Des religions pratiquées actuellement dans l’Inde: Conférences données à Adyar en 1896 et 1901 par Annie Besant

Titre de livre: Des religions pratiquées actuellement dans l’Inde: Conférences données à Adyar en 1896 et 1901

Auteur: Annie Besant

Broché: 335 pages

Date de sortie: January 9, 2018

Des religions pratiquées actuellement dans l’Inde: Conférences données à Adyar en 1896 et 1901 par Annie Besant est disponible au téléchargement en format PDF et EPUB. Ici, vous pouvez accéder à des millions de livres. Tous les livres disponibles pour lire en ligne et télécharger sans avoir à payer plus.

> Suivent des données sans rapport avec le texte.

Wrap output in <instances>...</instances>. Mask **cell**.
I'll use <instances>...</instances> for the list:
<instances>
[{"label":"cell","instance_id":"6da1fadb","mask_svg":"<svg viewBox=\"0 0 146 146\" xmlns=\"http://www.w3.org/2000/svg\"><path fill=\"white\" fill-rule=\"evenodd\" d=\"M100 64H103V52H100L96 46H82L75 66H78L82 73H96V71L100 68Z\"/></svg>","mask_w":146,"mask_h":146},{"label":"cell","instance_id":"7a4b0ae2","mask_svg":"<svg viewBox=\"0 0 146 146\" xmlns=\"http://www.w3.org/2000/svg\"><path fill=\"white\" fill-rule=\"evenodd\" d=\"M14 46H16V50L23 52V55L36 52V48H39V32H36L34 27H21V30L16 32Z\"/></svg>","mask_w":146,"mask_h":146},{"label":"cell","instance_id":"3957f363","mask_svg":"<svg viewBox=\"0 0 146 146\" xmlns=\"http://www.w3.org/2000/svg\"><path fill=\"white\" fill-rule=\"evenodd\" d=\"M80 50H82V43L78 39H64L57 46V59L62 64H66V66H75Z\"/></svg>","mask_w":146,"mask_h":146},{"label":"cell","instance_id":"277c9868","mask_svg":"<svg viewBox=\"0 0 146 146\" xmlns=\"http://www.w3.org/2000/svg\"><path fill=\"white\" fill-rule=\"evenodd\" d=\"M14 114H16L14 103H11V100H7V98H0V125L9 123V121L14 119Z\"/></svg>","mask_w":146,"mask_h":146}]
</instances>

Annie Besant avec Des religions pratiquées actuellement dans l’Inde: Conférences données à Adyar en 1896 et 1901

Les conférences suivantes n’ont pas la prétention d’être autre chose que l’exposé populaire des quatre grandes religions principales et, à ce titre, elles s’adressent plutôt au public en général qu’aux étudiants en particulier. Ayant été faites devant un auditoire composé presque exclusivement d’Hindous, parmi lesquels quelques rares Zoroastriens et Chrétiens, ces causeries supposent une certaine connaissance des termes sanscrits ; aussi des notes explicatives ont-elles été ajoutées partout où l’emploi de ces termes aurait pu amener quelque obscurité. Le but de ces pages est d’aider les membres de chacune des quatre religions à reconnaître la valeur et la beauté des trois autres, puis de démontrer l’unité fondamentale des quatre doctrines. Dans ma conférence sur le Bouddhisme, je me suis surtout attachée aux erreurs d’interprétation qui ont fermé au Bouddha le cœur de ses compatriotes, et je me suis efforcée de les réfuter par des citations tirées des textes authentiques, textes qui font autorité puisqu’ils nous rapportent les propres paroles du Maître. Je ne crois pas, en effet, qu’on puisse rendre à la religion de plus grand service que de rapprocher à nouveau ces croyances qui ont divergé et qui divisent presque le monde oriental. Leur relation est celle de mère à fille et les querelles de famille ont une âpreté proverbiale ; cependant, celle-ci pourrait s’apaiser si le désir de s’entendre régnait des deux côtés. Moins profondément enraciné, mais plus acharné encore, fut l’antagonisme à l’égard du Christianisme, soulevé par les attaques souvent grossières et injurieuses dirigées par des missionnaires inférieurs et ignorants, contre la foi vénérable de presque tous mes auditeurs. Cependant ceux-ci écoulèrent respectueusement et bientôt avec sympathie l’exposé d’une religion si jeune à côté de la leur, et finalement ils reconnurent que la nouvelle venue était, elle aussi, une grande religion qui ne s’écartait pas, au fond, de l’Hindouisme. Je ne saurais souhaiter à ces conférences de meilleur sort qu’en désirant qu’elles agissent comme un messager de paix sur le cœur de ceux qui les liront, ainsi qu’elles ont incontestablement fait sur le cœur de ceux qui les ont entendues.